Trials begin on gene therapy for hypertrophic cardiomyopathy

31st March 2015

A company in America has begun trialling a gene therapy treatment for hypertrophic cardiomyopathy (HCM).

The company, MyoKardia, says it is the first ever therapy designed to target the underlying cause of hypertrophic cardiomyopathy in patients with a particular genetic make- up.

People with HCM have mutations that cause the heart muscle to thicken and stiffen, which can cause the heart to contract too much.

The company says it has begun phase one of a clinical study designed to correct one of the most common molecular mechanisms causing HCM (identified from genetic testing) and reduce heart muscle contractility.
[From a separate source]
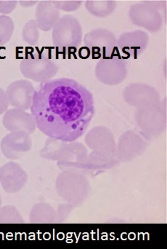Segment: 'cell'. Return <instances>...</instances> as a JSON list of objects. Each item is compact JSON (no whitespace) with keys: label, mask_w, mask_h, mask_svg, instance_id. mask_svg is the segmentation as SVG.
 I'll return each mask as SVG.
<instances>
[{"label":"cell","mask_w":167,"mask_h":249,"mask_svg":"<svg viewBox=\"0 0 167 249\" xmlns=\"http://www.w3.org/2000/svg\"><path fill=\"white\" fill-rule=\"evenodd\" d=\"M37 1H19L18 3L21 7L25 8H29V7H33V5L37 3Z\"/></svg>","instance_id":"29"},{"label":"cell","mask_w":167,"mask_h":249,"mask_svg":"<svg viewBox=\"0 0 167 249\" xmlns=\"http://www.w3.org/2000/svg\"><path fill=\"white\" fill-rule=\"evenodd\" d=\"M149 35L143 30L121 34L117 38V48L121 56L137 58L144 53L149 43Z\"/></svg>","instance_id":"10"},{"label":"cell","mask_w":167,"mask_h":249,"mask_svg":"<svg viewBox=\"0 0 167 249\" xmlns=\"http://www.w3.org/2000/svg\"><path fill=\"white\" fill-rule=\"evenodd\" d=\"M17 1H0V13L7 16L10 14L17 7Z\"/></svg>","instance_id":"27"},{"label":"cell","mask_w":167,"mask_h":249,"mask_svg":"<svg viewBox=\"0 0 167 249\" xmlns=\"http://www.w3.org/2000/svg\"><path fill=\"white\" fill-rule=\"evenodd\" d=\"M20 70L25 78L44 83L55 77L59 71V67L48 54L35 51L21 60Z\"/></svg>","instance_id":"3"},{"label":"cell","mask_w":167,"mask_h":249,"mask_svg":"<svg viewBox=\"0 0 167 249\" xmlns=\"http://www.w3.org/2000/svg\"><path fill=\"white\" fill-rule=\"evenodd\" d=\"M2 124L9 131H26L29 134L34 133L36 124L32 113H28L21 109H9L4 113Z\"/></svg>","instance_id":"17"},{"label":"cell","mask_w":167,"mask_h":249,"mask_svg":"<svg viewBox=\"0 0 167 249\" xmlns=\"http://www.w3.org/2000/svg\"><path fill=\"white\" fill-rule=\"evenodd\" d=\"M21 223H24L23 216L15 206H5L0 208V224Z\"/></svg>","instance_id":"23"},{"label":"cell","mask_w":167,"mask_h":249,"mask_svg":"<svg viewBox=\"0 0 167 249\" xmlns=\"http://www.w3.org/2000/svg\"><path fill=\"white\" fill-rule=\"evenodd\" d=\"M135 119L142 136L151 140L166 129V108L162 102L137 107Z\"/></svg>","instance_id":"4"},{"label":"cell","mask_w":167,"mask_h":249,"mask_svg":"<svg viewBox=\"0 0 167 249\" xmlns=\"http://www.w3.org/2000/svg\"><path fill=\"white\" fill-rule=\"evenodd\" d=\"M74 206H71L69 203L60 205L59 207H58V212H57V214H58L57 222H64L65 219L68 217V214L71 213V211L74 209Z\"/></svg>","instance_id":"26"},{"label":"cell","mask_w":167,"mask_h":249,"mask_svg":"<svg viewBox=\"0 0 167 249\" xmlns=\"http://www.w3.org/2000/svg\"><path fill=\"white\" fill-rule=\"evenodd\" d=\"M123 96L126 103L134 107L161 102L157 90L145 83H131L124 89Z\"/></svg>","instance_id":"14"},{"label":"cell","mask_w":167,"mask_h":249,"mask_svg":"<svg viewBox=\"0 0 167 249\" xmlns=\"http://www.w3.org/2000/svg\"><path fill=\"white\" fill-rule=\"evenodd\" d=\"M9 105L10 104H9L7 93L0 88V115H3L7 112Z\"/></svg>","instance_id":"28"},{"label":"cell","mask_w":167,"mask_h":249,"mask_svg":"<svg viewBox=\"0 0 167 249\" xmlns=\"http://www.w3.org/2000/svg\"><path fill=\"white\" fill-rule=\"evenodd\" d=\"M35 90L33 84L29 80H19L13 82L6 90L9 104L13 107L21 110L31 109Z\"/></svg>","instance_id":"15"},{"label":"cell","mask_w":167,"mask_h":249,"mask_svg":"<svg viewBox=\"0 0 167 249\" xmlns=\"http://www.w3.org/2000/svg\"><path fill=\"white\" fill-rule=\"evenodd\" d=\"M67 145V142L55 138L48 137L40 151V156L45 160L58 161Z\"/></svg>","instance_id":"21"},{"label":"cell","mask_w":167,"mask_h":249,"mask_svg":"<svg viewBox=\"0 0 167 249\" xmlns=\"http://www.w3.org/2000/svg\"><path fill=\"white\" fill-rule=\"evenodd\" d=\"M95 73L100 83L106 86H117L127 78V61L118 53L99 60L95 66Z\"/></svg>","instance_id":"8"},{"label":"cell","mask_w":167,"mask_h":249,"mask_svg":"<svg viewBox=\"0 0 167 249\" xmlns=\"http://www.w3.org/2000/svg\"><path fill=\"white\" fill-rule=\"evenodd\" d=\"M85 143L94 153L117 157V143L112 132L104 126H97L88 132Z\"/></svg>","instance_id":"9"},{"label":"cell","mask_w":167,"mask_h":249,"mask_svg":"<svg viewBox=\"0 0 167 249\" xmlns=\"http://www.w3.org/2000/svg\"><path fill=\"white\" fill-rule=\"evenodd\" d=\"M13 18L8 16H0V47L4 46L11 39L14 32Z\"/></svg>","instance_id":"22"},{"label":"cell","mask_w":167,"mask_h":249,"mask_svg":"<svg viewBox=\"0 0 167 249\" xmlns=\"http://www.w3.org/2000/svg\"><path fill=\"white\" fill-rule=\"evenodd\" d=\"M1 203H2V200H1V197L0 196V208H1Z\"/></svg>","instance_id":"30"},{"label":"cell","mask_w":167,"mask_h":249,"mask_svg":"<svg viewBox=\"0 0 167 249\" xmlns=\"http://www.w3.org/2000/svg\"><path fill=\"white\" fill-rule=\"evenodd\" d=\"M87 149L80 142L67 143L58 160V166L62 171H76L84 174L87 160Z\"/></svg>","instance_id":"13"},{"label":"cell","mask_w":167,"mask_h":249,"mask_svg":"<svg viewBox=\"0 0 167 249\" xmlns=\"http://www.w3.org/2000/svg\"><path fill=\"white\" fill-rule=\"evenodd\" d=\"M29 219L31 223H55L58 220V214L50 205L40 203L33 206Z\"/></svg>","instance_id":"19"},{"label":"cell","mask_w":167,"mask_h":249,"mask_svg":"<svg viewBox=\"0 0 167 249\" xmlns=\"http://www.w3.org/2000/svg\"><path fill=\"white\" fill-rule=\"evenodd\" d=\"M61 18V11L54 5L53 1H39L36 8V20L38 28L43 32L52 30Z\"/></svg>","instance_id":"18"},{"label":"cell","mask_w":167,"mask_h":249,"mask_svg":"<svg viewBox=\"0 0 167 249\" xmlns=\"http://www.w3.org/2000/svg\"><path fill=\"white\" fill-rule=\"evenodd\" d=\"M29 179L27 173L17 162L10 161L0 167V183L7 193L21 190Z\"/></svg>","instance_id":"16"},{"label":"cell","mask_w":167,"mask_h":249,"mask_svg":"<svg viewBox=\"0 0 167 249\" xmlns=\"http://www.w3.org/2000/svg\"><path fill=\"white\" fill-rule=\"evenodd\" d=\"M31 134L26 131H13L6 135L0 143L3 155L10 160H17L32 148Z\"/></svg>","instance_id":"12"},{"label":"cell","mask_w":167,"mask_h":249,"mask_svg":"<svg viewBox=\"0 0 167 249\" xmlns=\"http://www.w3.org/2000/svg\"><path fill=\"white\" fill-rule=\"evenodd\" d=\"M159 4L160 3L156 1L132 4L128 12L130 21L151 33L159 32L163 26V17L159 10Z\"/></svg>","instance_id":"7"},{"label":"cell","mask_w":167,"mask_h":249,"mask_svg":"<svg viewBox=\"0 0 167 249\" xmlns=\"http://www.w3.org/2000/svg\"><path fill=\"white\" fill-rule=\"evenodd\" d=\"M148 146L146 139L134 130H127L118 139L117 158L121 162H127L142 155Z\"/></svg>","instance_id":"11"},{"label":"cell","mask_w":167,"mask_h":249,"mask_svg":"<svg viewBox=\"0 0 167 249\" xmlns=\"http://www.w3.org/2000/svg\"><path fill=\"white\" fill-rule=\"evenodd\" d=\"M57 193L71 206H80L88 194V182L84 174L76 171H63L55 183Z\"/></svg>","instance_id":"5"},{"label":"cell","mask_w":167,"mask_h":249,"mask_svg":"<svg viewBox=\"0 0 167 249\" xmlns=\"http://www.w3.org/2000/svg\"><path fill=\"white\" fill-rule=\"evenodd\" d=\"M84 4L86 10L92 16L98 18L111 16L117 7V1L112 0H87L85 1Z\"/></svg>","instance_id":"20"},{"label":"cell","mask_w":167,"mask_h":249,"mask_svg":"<svg viewBox=\"0 0 167 249\" xmlns=\"http://www.w3.org/2000/svg\"><path fill=\"white\" fill-rule=\"evenodd\" d=\"M52 40L57 51L69 56L81 46L83 26L72 15H64L52 28Z\"/></svg>","instance_id":"2"},{"label":"cell","mask_w":167,"mask_h":249,"mask_svg":"<svg viewBox=\"0 0 167 249\" xmlns=\"http://www.w3.org/2000/svg\"><path fill=\"white\" fill-rule=\"evenodd\" d=\"M84 45L95 59H103L118 53L117 36L105 28H95L86 33L84 36Z\"/></svg>","instance_id":"6"},{"label":"cell","mask_w":167,"mask_h":249,"mask_svg":"<svg viewBox=\"0 0 167 249\" xmlns=\"http://www.w3.org/2000/svg\"><path fill=\"white\" fill-rule=\"evenodd\" d=\"M83 2V1H53L57 9L66 12L76 11L81 7Z\"/></svg>","instance_id":"25"},{"label":"cell","mask_w":167,"mask_h":249,"mask_svg":"<svg viewBox=\"0 0 167 249\" xmlns=\"http://www.w3.org/2000/svg\"><path fill=\"white\" fill-rule=\"evenodd\" d=\"M22 39L30 45L37 43L39 39V29L36 20L32 19L24 25L22 30Z\"/></svg>","instance_id":"24"},{"label":"cell","mask_w":167,"mask_h":249,"mask_svg":"<svg viewBox=\"0 0 167 249\" xmlns=\"http://www.w3.org/2000/svg\"><path fill=\"white\" fill-rule=\"evenodd\" d=\"M95 112L92 93L75 80L66 77L41 83L31 108L41 132L66 142L83 136Z\"/></svg>","instance_id":"1"}]
</instances>
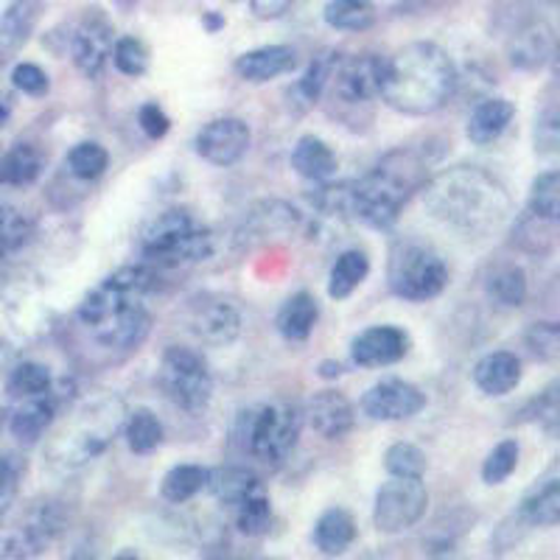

A spokesman said it is an important milestone for patients and the doctors who care for them.

Dr Tassos Gianakakos, chief executive officer of MyoKardia, said that by targeting an underlying molecular defect causing HCM, it was hoped the treatment (MYK-461) could restore normal heart muscle contraction and relaxation, and reduce or prevent disease progression.

MYK-461 is an oral, selective, small molecule allosteric modulator of cardiac myosin. The MYBPC3 gene provides instructions for making the cardiac myosin binding protein C (cardiac MyBP-C).

The phase 1 clinical trial will assess the safety, tolerability and effects of oral doses of MYK-461 in healthy volunteers. In parallel, there will also be a phase 1 study of MYK-461 in patients with HCM.